Я привыкла к Саймону – к его мягким вопросам, к его задумчивым паузам, когда он спокойно оценивает реальный смысл моих слов, к тому, как он пытается помочь мне увидеть себя такой, какая я есть. Такова его природа, учитывая его профессию. Бывали моменты, когда это раздражало меня, когда я кричала, чтобы он прекратил заниматься психоанализом. Но он никогда не делал этого в мстительной, пренебрежительной манере.
И тут появляется этот парень, с которым я познакомилась двенадцать часов назад, делает всевозможные необоснованные предположения и разбирает меня на части, как будто во мне вообще нет никакой реальной ценности.
Холодное веселье исчезает из его глаз, оставляя что-то похожее на грусть.
– Я бы хотел ошибаться. Потому что тогда, возможно, ты справишься с собой, дашь Рену поблажку и используешь время, которое у тебя есть, чтобы узнать его получше.
– Ты даже не знаешь, что между нами произошло, – бормочу я. – Я не могу просто простить и забыть, а потом крепко обнять его.
– Никто от тебя этого не ждет. Но если ты умна, то захочешь попытаться спасти хотя бы частицу того, что у тебя было, ради своего собственного блага.
Джона смотрит на запястье, чтобы еще раз проверить время – я все еще не видела, чтобы он доставал телефон из кармана, – а затем обходит грузовик и забирается в водительское кресло.
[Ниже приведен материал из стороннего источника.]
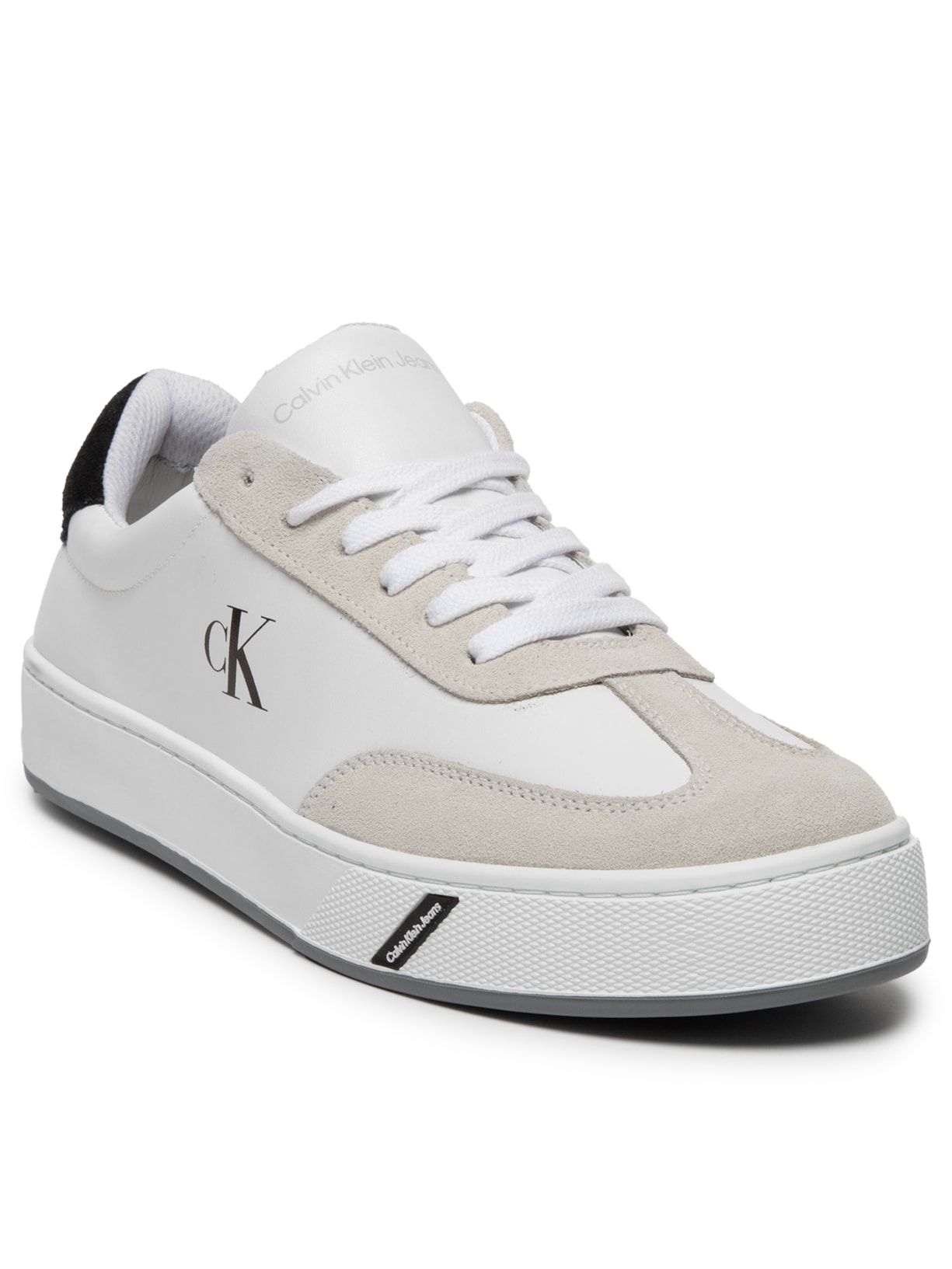 Tênis Masculino Palito Branco Calvin Klein Jeans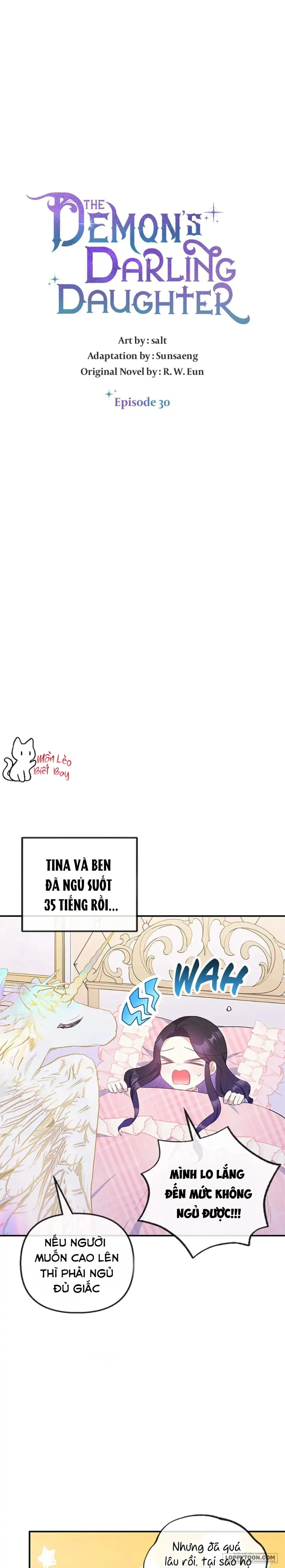 Con Gái Cưng Của Quỷ - Chap 30 - Trang 6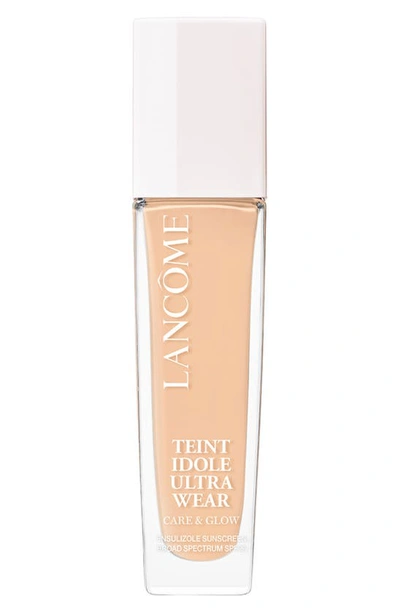 Shop Lancôme Teint Idole Ultra Wear Care & Glow Serum Foundation In 125w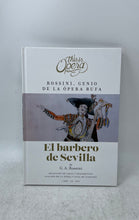 Load image into Gallery viewer, This Is Opera El Barbero De Sevilla Spanish Version DVD And Book By G.A. Rossini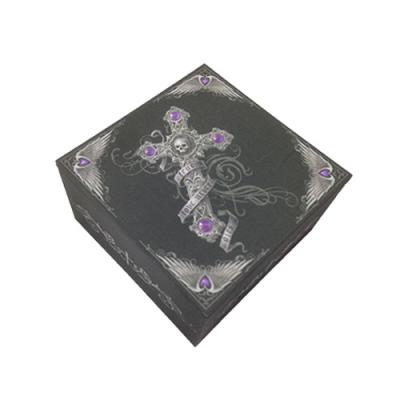 Skull Cross or True Love by Anne Stokes, Keepsake Box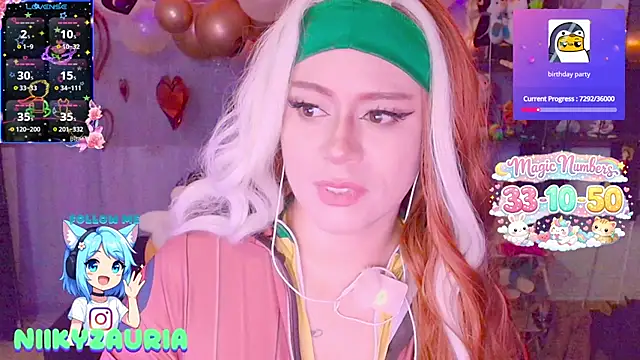  niiky online show from March 18, 5:58 pm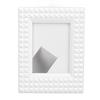 3 Inch Photo Frame Decorative Standing Picture Frame Mini Card Photo Holder for Instax Mini 12 11 9 8 7 Photos White
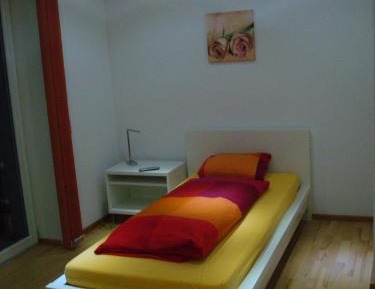 Single Room with Shared Bathroom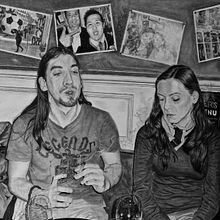 AM . Ilustrație tradițională de Zoa Martínez - 12.27.2012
Оставив меня стоять там и испытывать чувство вины, и я даже не совсем уверена за что. Неподалеку задерживаются несколько посетителей магазина, ставших свидетелями моего унизительного и безжалостного препарирования.
Двигатель внедорожника начинает реветь, и мгновение спустя из кабины раздался крик:
– Давай! Мы здесь не все в отпуске.
Да, Бобби… Он очаровал меня до потери трусиков.
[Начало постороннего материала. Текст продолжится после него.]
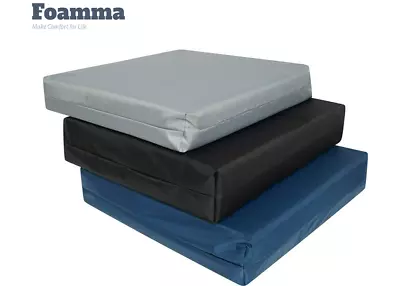 Pressure Relief Cushions For Bottoms Wheelchair Viscoelastic Foam Seat Elevation • £11.99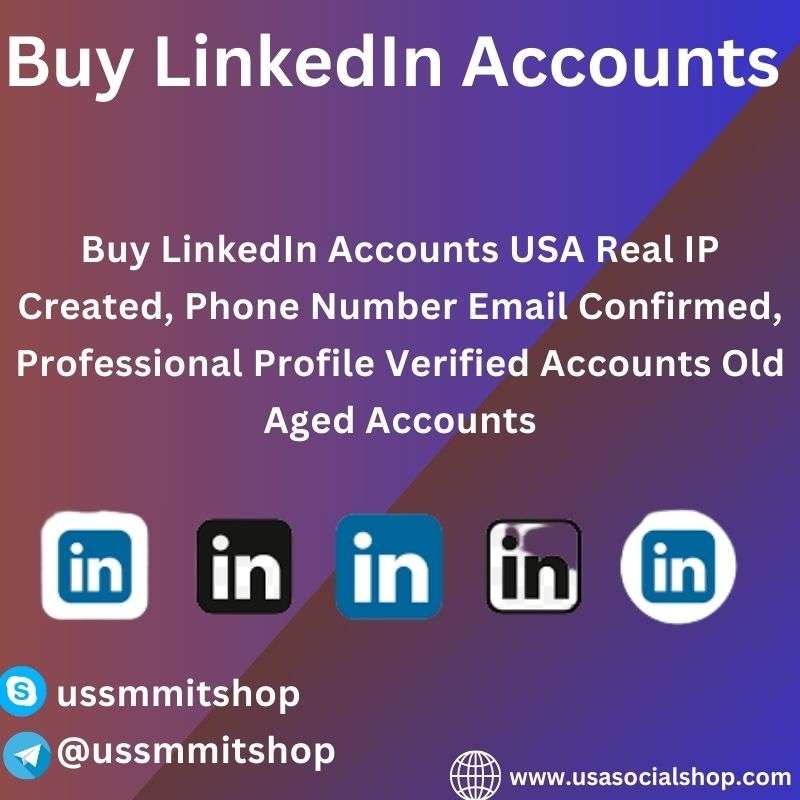 How to Buy Linkedin Accounts — TOP5 Places in 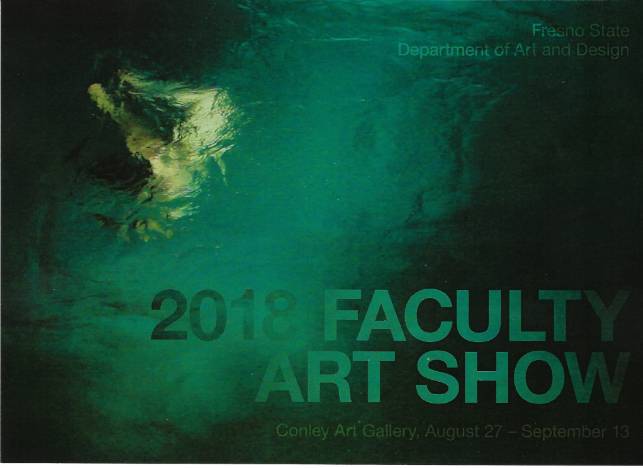 2018 Faculty Art Show
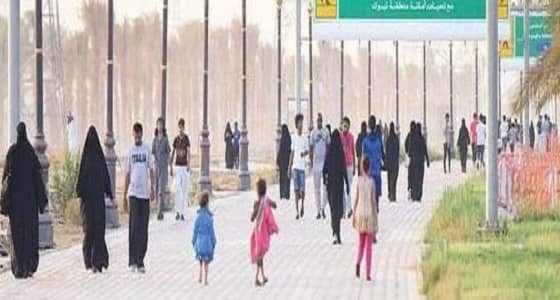 شخص يلفظ أنفاسه الأخيرة أثناء ممارسة رياضة المشي بتبوك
Я бы лучше прошла восемь километров без одежды, облепленная миллионом комаров, чем села бы сейчас рядом с Джоной.
Через несколько мест припарковано такси. Водитель, мужчина с лохматыми черными волосами и скучающим выражением лица, сидит на водительском сиденье с опущенным окном, небрежно попыхивая сигаретой. Наблюдает за зрелищем.
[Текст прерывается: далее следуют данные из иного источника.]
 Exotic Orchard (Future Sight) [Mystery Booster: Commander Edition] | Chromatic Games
Я машу ему рукой, все еще сжимая букет перезревших маргариток.
– Вы свободны?
Он опускает голову один раз – да – и затем делает длинную затяжку. Таксистам здесь разрешено курить в своих машинах? Держа голову высоко поднятой – я не хочу, чтобы Джона был доволен тем, что его слова меня задели, – иду к такси и забираюсь на заднее сиденье, изо всех сил стараясь не обращать внимания на тягучий запах табачного дыма.